Das Ganze mischen wir gut miteinander, auch ruhig ein bisschen kneten, damit auch Salz und Zucker den Geschmack der Würze annehmen.

Diese Mischung packen wir jetzt auf unseren Lachs.

Jetzt den Lachs mit Frischhaltefolie abdecken und für 12 bis 24 Stunden in die Kühlung.

Für unsere Vinaigrette brauchen wir Senf, das Ahornsirup, einen Schuss Himbeeressig, Olivenöl, kräftig miteinander verschlagen und eine gute Handvoll frische Himbeeren, mit Salz und Pfeffer würzen und die Himbeeren mit dem Schneebesen kräftig zerstoßen.

Dressing oder Vinaigrette kann immer ein bisschen kräftiger sein und wenn ihr sie probiert, probiert sie mit einem Blatt Salat. Salat hat einen ziemlich hohen Anteil an Wasser und verdünnt eure Vinaigrette nochmal.

Wunderbar, jetzt können wir unseren Lachs anrichten.

Unseren Lachs aus der Kühlung geholt, habe ich ihn einmal grob von den Würzen befreit und abgewaschen, jetzt geht es daran, die Haut abzuziehen.

Dann können wir ihn noch kurz in Kräutern wenden und dann geht es schon ins Finish und wir können die Scheiben runterschneiden.

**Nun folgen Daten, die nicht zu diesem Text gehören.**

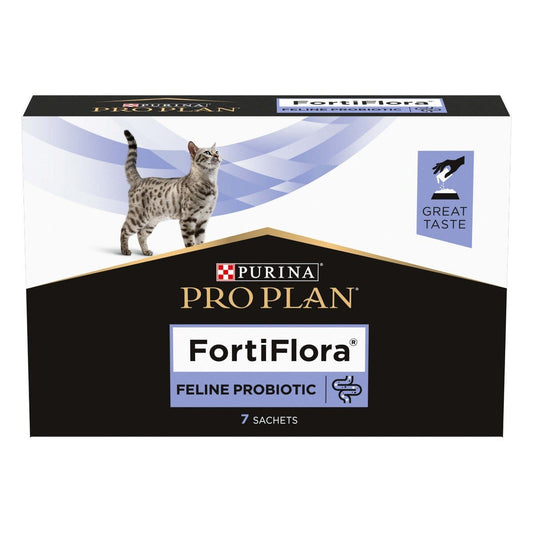 PURINA Gatto Veterinary Diets FortiFlora Feline Probiotic 7x1gr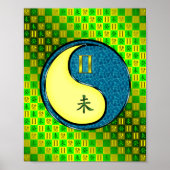 Poster Gemini et chèvre d'eau (Devant)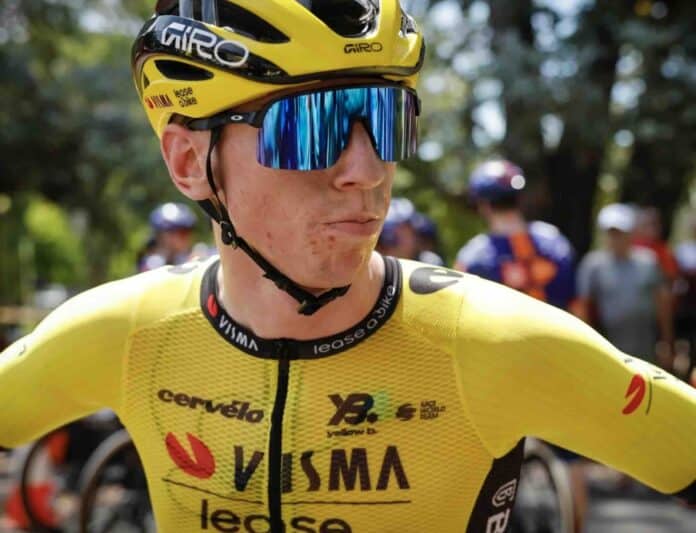 Matthew Brennan 19 ans s'impose comme une révélation sur le Tour Down Under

Die Haut gut festhalten und jetzt auf der Haut entlang mit ein wenig Druck den Lachs filetieren und den Lachs mit der Oberseite einmal in gehackte Kräuter tupfen.

Ich habe in diesem Falle gehackten Dill genommen, streue den Rest einfach drüber, gut andrücken und jetzt können wir ihn schon in Scheiben schneiden.

Eure Scheiben Lachs könnt ihr dann einfach an eurem Salat an drapieren. Hier noch die letzte Scheibe, ein bisschen was von unserer Himbeervinaigrette, über den Lachs und den Salat geben.

Der würzige Fisch und die fruchtige süße Sauce sind ein toller Einstieg in euer Festtagsmenü.

Für mich noch ein Glas Weißwein dazu. Ich wünsche euch einen guten Appetit.